Output exactly the lines from the one containing "Medvíďata baribalů skotačí" through the final line of the entries below, both included, and skip the pictures.

Brief descriptive captions
/---

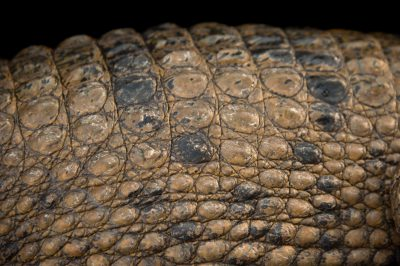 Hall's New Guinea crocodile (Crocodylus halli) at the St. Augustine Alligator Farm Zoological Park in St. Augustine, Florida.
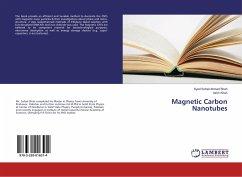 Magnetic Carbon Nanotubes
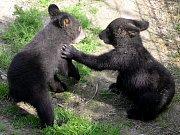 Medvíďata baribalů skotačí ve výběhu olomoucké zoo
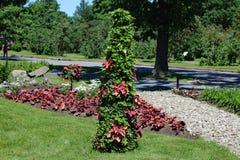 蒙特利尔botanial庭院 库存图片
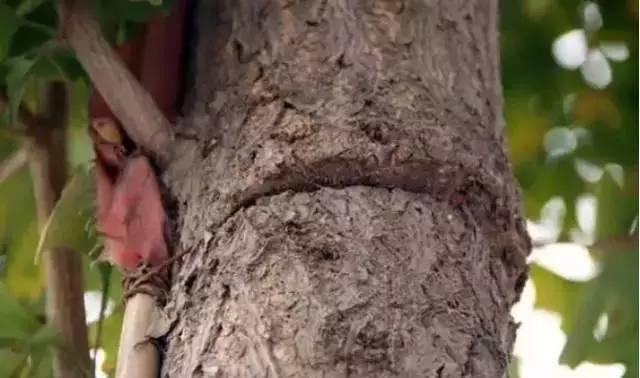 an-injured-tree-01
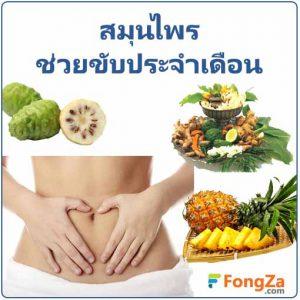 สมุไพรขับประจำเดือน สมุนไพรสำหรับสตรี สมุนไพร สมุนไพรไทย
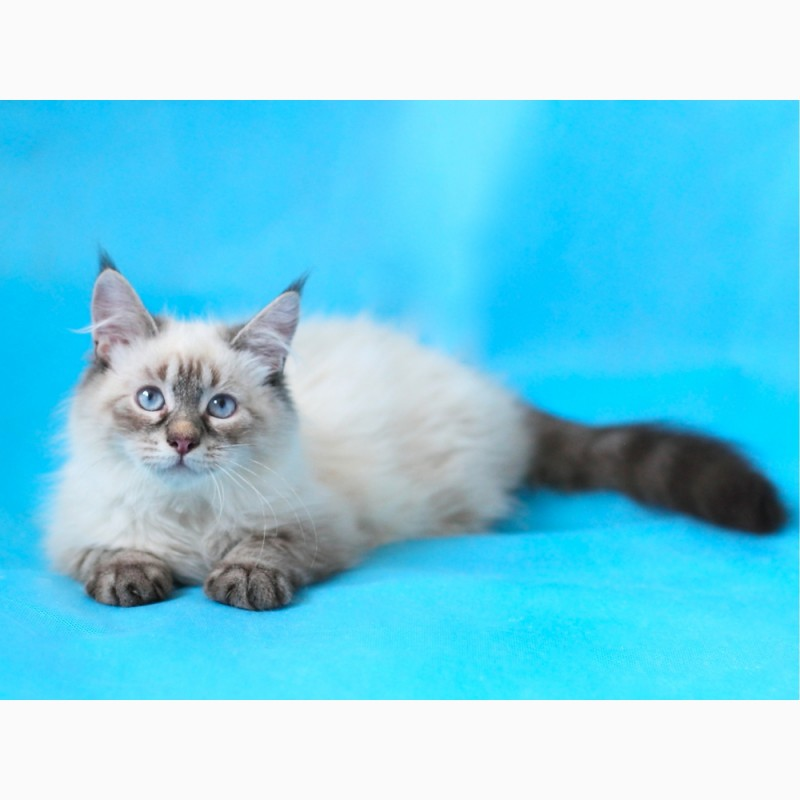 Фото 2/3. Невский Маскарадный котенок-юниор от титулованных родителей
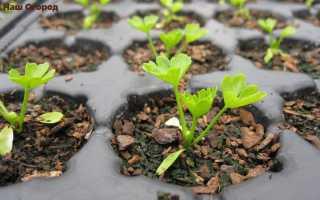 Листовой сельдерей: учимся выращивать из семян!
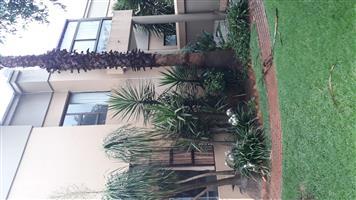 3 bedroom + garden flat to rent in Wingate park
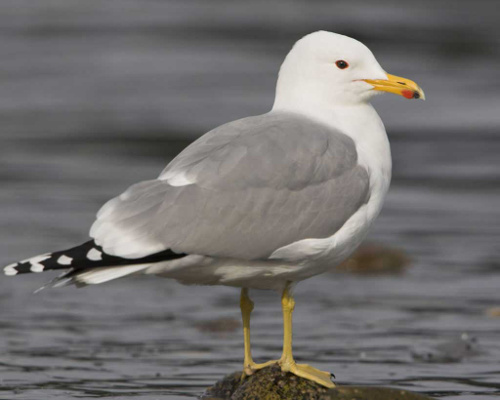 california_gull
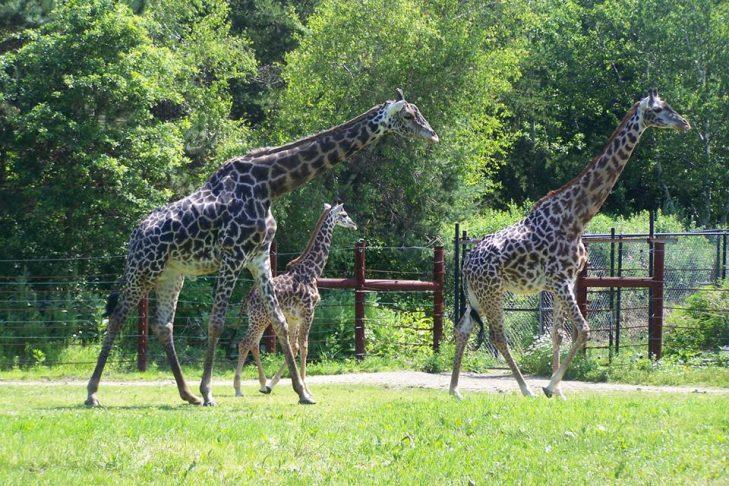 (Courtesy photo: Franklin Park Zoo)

\---

*PROBLEM SOLUTION*:
 Medvíďata baribalů skotačí ve výběhu olomoucké zoo
 蒙特利尔botanial庭院 库存图片
 an-injured-tree-01
 สมุไพรขับประจำเดือน สมุนไพรสำหรับสตรี สมุนไพร สมุนไพรไทย
 Фото 2/3. Невский Маскарадный котенок-юниор от титулованных родителей
 Листовой сельдерей: учимся выращивать из семян!
 3 bedroom + garden flat to rent in Wingate park
 california_gull
 (Courtesy photo: Franklin Park Zoo)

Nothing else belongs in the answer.